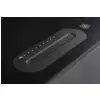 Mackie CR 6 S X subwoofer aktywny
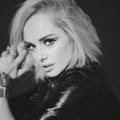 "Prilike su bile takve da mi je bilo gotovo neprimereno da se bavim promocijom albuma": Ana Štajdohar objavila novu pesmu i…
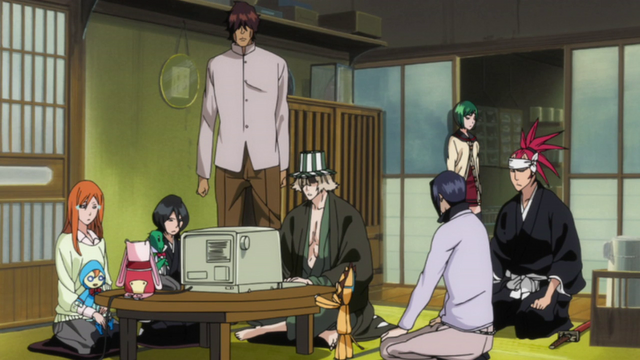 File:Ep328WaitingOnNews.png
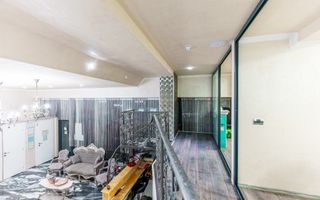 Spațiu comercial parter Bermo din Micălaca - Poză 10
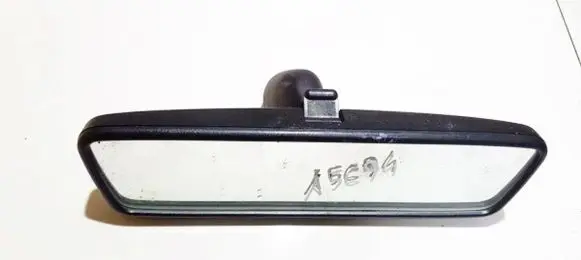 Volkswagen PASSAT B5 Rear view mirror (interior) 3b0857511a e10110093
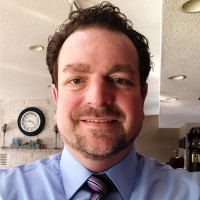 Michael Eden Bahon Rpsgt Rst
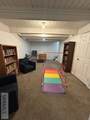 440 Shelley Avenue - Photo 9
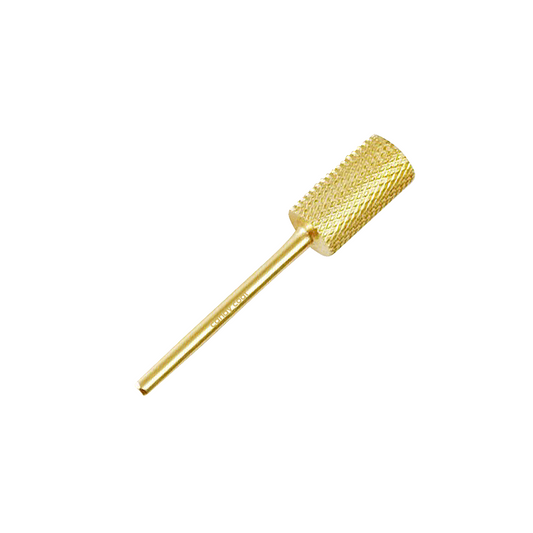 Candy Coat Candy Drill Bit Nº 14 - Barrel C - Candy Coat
——
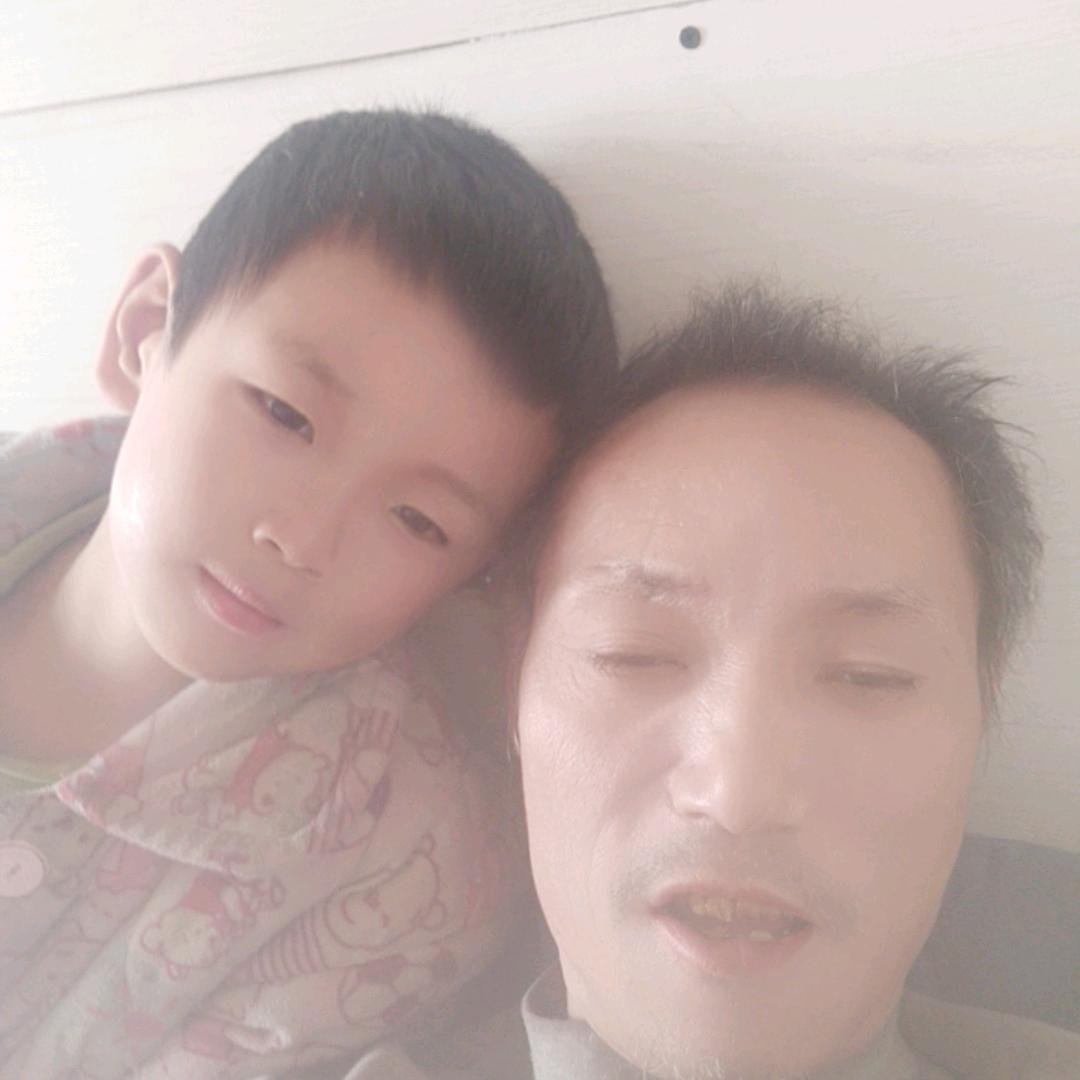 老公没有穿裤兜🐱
——
▶ _Exercise instructions_
Using the data above, give again exactly the lines starting at the one holding "Mackie CR 6 S X subwoofer aktywny" and ending at the one holding "Candy Coat Candy", inclusive, and nothing more. Omit the pictures.

▶ _Reply_
 Mackie CR 6 S X subwoofer aktywny
 "Prilike su bile takve da mi je bilo gotovo neprimereno da se bavim promocijom albuma": Ana Štajdohar objavila novu pesmu i…
 File:Ep328WaitingOnNews.png
 Spațiu comercial parter Bermo din Micălaca - Poză 10
 Volkswagen PASSAT B5 Rear view mirror (interior) 3b0857511a e10110093
 Michael Eden Bahon Rpsgt Rst
 440 Shelley Avenue - Photo 9
 Candy Coat Candy Drill Bit Nº 14 - Barrel C - Candy Coat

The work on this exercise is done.